# Liste des tâches
[1] Recopiez le passage du texte sur Tipasa situé entre « Gille Tauber était » et « Serraillon. », ces deux bornes comprises.
[2] Prolongez le texte sur Tipasa au-delà de sa dernière phrase.

Gille Tauber était content d'apprendre que notre fille Isabelle-Fleur
ait très bien joué la Première Arabesque de Debussy, qui était une de ses
amours insatisfaites il ne savait pourquoi, et comme tant d'autres...
Je lui avais expliqué la façon dont nous avions
été reçu à Alger et à Tipasa, - « nous » le couple sans les enfants, les
enfants étaient restés chez mes parents - le regret des jeunes Algériens et des
moins jeunes de ne plus nous avoir là-bas avec eux alors qu'il y avait de la
place et du soleil pour tous.
Photo prise en 1977. A Tipasa, nous étions devenus
des étrangers. Les bâtiments blancs avec des arcades n’existaient pas du temps
de l’Algérie française.
Une petite pluie fine tombe sur Paris et sa région. De mon cœur s'élève une
peinture violente composée de lumière et de couleurs : Le Chenoua de Benjamin
Serraillon.

# Entrées fournies
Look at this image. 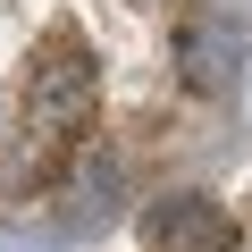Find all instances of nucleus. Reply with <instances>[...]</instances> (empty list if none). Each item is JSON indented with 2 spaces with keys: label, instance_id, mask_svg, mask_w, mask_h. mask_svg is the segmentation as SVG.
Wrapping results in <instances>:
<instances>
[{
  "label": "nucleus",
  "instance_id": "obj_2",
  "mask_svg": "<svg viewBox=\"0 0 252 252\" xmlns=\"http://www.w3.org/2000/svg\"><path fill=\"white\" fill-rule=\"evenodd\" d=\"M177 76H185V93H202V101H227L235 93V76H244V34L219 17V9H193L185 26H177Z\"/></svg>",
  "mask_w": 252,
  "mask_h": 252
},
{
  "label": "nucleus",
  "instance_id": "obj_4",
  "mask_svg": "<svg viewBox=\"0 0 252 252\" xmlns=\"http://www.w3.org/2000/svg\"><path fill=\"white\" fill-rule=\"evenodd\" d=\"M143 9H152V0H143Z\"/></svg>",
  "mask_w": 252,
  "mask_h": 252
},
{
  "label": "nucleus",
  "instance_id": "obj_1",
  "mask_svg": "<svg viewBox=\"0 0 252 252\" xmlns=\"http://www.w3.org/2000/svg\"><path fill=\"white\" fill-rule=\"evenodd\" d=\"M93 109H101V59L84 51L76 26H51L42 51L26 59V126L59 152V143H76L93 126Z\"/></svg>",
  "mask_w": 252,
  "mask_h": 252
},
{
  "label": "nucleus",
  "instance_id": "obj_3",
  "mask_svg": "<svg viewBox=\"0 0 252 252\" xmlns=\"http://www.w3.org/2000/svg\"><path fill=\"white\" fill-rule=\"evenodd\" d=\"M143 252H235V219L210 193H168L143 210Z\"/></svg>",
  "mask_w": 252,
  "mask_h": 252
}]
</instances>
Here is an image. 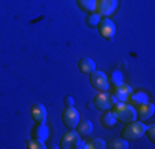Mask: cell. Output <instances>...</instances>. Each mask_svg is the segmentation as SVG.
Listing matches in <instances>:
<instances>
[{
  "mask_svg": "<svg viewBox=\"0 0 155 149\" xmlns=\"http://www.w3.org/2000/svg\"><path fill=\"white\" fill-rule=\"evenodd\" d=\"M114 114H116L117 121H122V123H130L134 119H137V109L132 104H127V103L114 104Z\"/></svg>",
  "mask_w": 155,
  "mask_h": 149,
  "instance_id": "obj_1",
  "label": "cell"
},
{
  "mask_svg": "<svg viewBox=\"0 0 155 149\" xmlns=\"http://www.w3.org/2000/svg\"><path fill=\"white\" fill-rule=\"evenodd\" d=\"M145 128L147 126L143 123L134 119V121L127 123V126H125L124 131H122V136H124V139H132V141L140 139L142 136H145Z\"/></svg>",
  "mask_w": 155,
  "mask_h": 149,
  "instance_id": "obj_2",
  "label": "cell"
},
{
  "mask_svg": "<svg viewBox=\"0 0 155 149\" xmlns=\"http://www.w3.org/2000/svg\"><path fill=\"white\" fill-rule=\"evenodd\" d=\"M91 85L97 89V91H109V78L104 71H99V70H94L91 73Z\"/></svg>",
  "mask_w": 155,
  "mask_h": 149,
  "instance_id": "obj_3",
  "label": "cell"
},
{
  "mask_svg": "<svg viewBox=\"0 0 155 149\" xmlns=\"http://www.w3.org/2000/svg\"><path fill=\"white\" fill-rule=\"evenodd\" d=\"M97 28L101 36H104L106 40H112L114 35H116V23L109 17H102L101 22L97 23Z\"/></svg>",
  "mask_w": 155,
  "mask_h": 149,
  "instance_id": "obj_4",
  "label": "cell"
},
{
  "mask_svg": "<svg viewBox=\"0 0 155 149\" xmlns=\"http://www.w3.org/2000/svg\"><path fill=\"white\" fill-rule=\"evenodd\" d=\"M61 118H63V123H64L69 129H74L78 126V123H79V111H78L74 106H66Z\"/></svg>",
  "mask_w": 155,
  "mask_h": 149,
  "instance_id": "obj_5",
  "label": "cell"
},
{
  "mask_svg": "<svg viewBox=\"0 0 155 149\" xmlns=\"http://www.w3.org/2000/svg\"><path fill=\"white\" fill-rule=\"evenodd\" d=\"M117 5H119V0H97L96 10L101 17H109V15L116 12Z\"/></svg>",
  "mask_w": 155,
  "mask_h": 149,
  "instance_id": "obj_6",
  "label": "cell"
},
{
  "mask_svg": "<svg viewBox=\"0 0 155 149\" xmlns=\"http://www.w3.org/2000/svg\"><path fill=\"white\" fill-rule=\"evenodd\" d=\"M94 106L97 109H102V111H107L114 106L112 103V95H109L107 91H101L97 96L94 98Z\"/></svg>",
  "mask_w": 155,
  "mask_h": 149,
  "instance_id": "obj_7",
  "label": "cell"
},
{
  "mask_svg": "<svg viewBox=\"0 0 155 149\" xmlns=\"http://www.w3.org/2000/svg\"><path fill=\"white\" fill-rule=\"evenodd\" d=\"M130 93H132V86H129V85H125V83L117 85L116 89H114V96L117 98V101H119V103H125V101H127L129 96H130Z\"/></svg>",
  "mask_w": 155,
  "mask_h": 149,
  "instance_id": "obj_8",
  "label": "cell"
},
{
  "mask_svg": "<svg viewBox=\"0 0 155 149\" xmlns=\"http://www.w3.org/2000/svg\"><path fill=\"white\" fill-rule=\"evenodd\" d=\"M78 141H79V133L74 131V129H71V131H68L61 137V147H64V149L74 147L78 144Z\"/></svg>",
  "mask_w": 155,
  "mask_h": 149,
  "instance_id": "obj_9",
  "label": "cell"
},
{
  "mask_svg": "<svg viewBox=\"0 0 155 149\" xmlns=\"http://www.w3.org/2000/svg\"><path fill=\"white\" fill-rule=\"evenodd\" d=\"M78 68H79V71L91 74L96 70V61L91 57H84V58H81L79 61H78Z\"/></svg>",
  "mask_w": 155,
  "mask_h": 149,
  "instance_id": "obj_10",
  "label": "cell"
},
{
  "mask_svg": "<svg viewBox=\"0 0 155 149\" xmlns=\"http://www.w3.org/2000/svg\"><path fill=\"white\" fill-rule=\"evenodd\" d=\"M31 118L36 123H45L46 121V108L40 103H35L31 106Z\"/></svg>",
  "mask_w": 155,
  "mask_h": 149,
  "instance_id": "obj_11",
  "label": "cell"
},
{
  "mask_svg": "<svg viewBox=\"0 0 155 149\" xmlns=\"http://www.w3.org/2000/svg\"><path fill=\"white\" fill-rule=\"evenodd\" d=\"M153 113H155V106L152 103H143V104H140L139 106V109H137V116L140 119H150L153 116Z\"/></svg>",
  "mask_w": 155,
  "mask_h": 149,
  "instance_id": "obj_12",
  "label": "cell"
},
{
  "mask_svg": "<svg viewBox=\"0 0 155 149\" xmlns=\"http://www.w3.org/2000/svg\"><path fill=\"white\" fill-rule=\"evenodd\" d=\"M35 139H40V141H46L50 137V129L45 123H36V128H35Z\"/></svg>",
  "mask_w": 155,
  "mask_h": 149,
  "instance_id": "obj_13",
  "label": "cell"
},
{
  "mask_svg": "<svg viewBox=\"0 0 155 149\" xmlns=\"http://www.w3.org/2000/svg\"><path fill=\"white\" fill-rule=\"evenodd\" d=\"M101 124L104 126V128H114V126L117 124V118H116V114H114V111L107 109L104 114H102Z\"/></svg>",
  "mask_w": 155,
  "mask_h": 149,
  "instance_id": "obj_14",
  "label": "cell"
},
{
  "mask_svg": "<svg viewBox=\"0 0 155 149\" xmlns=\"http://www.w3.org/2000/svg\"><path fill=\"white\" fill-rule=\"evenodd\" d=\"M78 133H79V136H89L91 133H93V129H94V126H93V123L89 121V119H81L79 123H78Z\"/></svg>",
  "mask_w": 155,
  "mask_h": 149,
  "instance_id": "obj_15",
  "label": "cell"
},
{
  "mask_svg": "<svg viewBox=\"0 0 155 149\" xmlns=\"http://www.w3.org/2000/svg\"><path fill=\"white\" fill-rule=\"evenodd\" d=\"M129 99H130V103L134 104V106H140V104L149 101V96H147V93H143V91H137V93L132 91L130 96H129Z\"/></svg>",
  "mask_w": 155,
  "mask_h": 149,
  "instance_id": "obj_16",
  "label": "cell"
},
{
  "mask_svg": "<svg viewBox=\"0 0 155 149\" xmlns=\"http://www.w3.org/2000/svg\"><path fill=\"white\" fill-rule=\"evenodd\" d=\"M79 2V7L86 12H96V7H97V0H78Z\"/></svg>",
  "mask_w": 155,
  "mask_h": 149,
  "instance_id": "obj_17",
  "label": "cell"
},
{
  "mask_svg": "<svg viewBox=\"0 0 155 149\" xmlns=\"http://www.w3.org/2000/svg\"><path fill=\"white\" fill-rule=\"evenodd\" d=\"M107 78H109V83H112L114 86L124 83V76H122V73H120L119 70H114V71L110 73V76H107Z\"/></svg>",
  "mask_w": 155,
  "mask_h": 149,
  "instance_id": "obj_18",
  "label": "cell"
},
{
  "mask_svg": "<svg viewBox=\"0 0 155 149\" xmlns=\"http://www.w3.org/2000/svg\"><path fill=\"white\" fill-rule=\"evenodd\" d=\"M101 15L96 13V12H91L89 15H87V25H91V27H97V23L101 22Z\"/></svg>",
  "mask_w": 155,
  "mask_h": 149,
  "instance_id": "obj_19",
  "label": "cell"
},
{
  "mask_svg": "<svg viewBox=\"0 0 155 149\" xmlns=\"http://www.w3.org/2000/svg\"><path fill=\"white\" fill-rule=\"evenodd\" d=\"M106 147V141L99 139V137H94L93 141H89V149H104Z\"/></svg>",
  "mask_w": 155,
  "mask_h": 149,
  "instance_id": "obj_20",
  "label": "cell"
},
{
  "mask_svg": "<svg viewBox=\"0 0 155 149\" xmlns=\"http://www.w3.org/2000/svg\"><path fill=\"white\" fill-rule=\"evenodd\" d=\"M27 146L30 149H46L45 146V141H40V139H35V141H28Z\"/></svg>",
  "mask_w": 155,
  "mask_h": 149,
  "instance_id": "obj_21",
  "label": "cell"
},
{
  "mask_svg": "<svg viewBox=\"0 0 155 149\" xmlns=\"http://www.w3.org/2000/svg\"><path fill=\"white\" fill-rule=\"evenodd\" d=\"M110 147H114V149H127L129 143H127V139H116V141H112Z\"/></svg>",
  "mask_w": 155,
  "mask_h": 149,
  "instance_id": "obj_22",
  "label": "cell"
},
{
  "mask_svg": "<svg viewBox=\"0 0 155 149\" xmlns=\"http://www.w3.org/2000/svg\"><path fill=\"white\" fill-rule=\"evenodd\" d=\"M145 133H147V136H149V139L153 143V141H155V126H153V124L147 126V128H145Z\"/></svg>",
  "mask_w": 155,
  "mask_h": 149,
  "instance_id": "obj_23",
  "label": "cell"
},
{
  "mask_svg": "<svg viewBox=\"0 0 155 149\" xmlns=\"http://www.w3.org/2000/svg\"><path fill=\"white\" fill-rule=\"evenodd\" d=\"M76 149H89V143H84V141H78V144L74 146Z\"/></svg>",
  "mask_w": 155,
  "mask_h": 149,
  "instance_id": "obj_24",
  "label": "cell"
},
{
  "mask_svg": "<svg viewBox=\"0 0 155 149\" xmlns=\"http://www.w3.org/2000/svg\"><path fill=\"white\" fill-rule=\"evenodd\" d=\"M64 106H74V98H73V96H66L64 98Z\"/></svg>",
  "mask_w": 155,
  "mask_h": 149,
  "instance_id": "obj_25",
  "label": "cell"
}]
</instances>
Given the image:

...

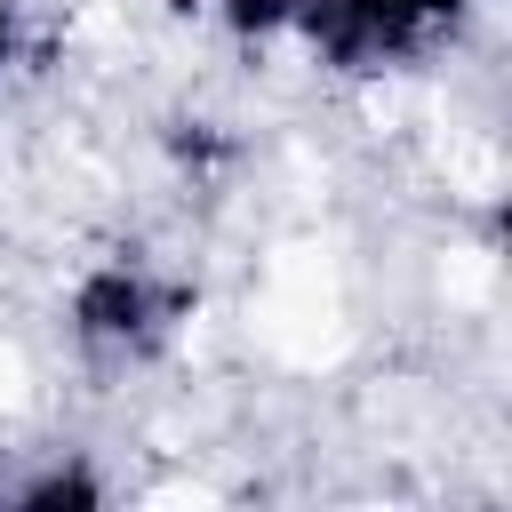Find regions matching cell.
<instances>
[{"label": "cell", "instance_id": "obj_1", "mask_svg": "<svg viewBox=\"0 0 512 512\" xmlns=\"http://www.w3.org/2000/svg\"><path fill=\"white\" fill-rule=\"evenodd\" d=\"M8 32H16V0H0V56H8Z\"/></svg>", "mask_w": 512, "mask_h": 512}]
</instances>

# Réponses par tâche
[1]
Gille Tauber était content d'apprendre que notre fille Isabelle-Fleur
ait très bien joué la Première Arabesque de Debussy, qui était une de ses
amours insatisfaites il ne savait pourquoi, et comme tant d'autres...
Je lui avais expliqué la façon dont nous avions
été reçu à Alger et à Tipasa, - « nous » le couple sans les enfants, les
enfants étaient restés chez mes parents - le regret des jeunes Algériens et des
moins jeunes de ne plus nous avoir là-bas avec eux alors qu'il y avait de la
place et du soleil pour tous.
Photo prise en 1977. A Tipasa, nous étions devenus
des étrangers. Les bâtiments blancs avec des arcades n’existaient pas du temps
de l’Algérie française.
Une petite pluie fine tombe sur Paris et sa région. De mon cœur s'élève une
peinture violente composée de lumière et de couleurs : Le Chenoua de Benjamin
Serraillon.

[2]
Au mois de novembre 1962, cinq mois après notre
arrivée, nous (nous les rapatriés) nous réunissions dans une brasserie
parisienne pour déguster un couscous et la même petite phrase revenait
sur toutes les lèvres, exprimait une vérité quotidienne : « Ce sera dur pour
nous de nous adapter ».
J’ai peu goûté ces rencontres où tous les genres
étaient mélangés. J’avais rencontré Gille Tauber, le critique musical de La
Dépêche Quotidienne d’Algérie avec qui j’avais parlé non sans emphase du
littoral algérois, de Tipasa et d’Albert Camus. Il avait lu tout Camus et
regrettait de ne l’avoir jamais rencontré. Ma mère qui nous écoutait a glissé
non sans quelque fierté : « C’était notre voisin à Belcourt. » Ou encore : « Je
parlais souvent avec son frère Lucien et Albert venait nous rejoindre. »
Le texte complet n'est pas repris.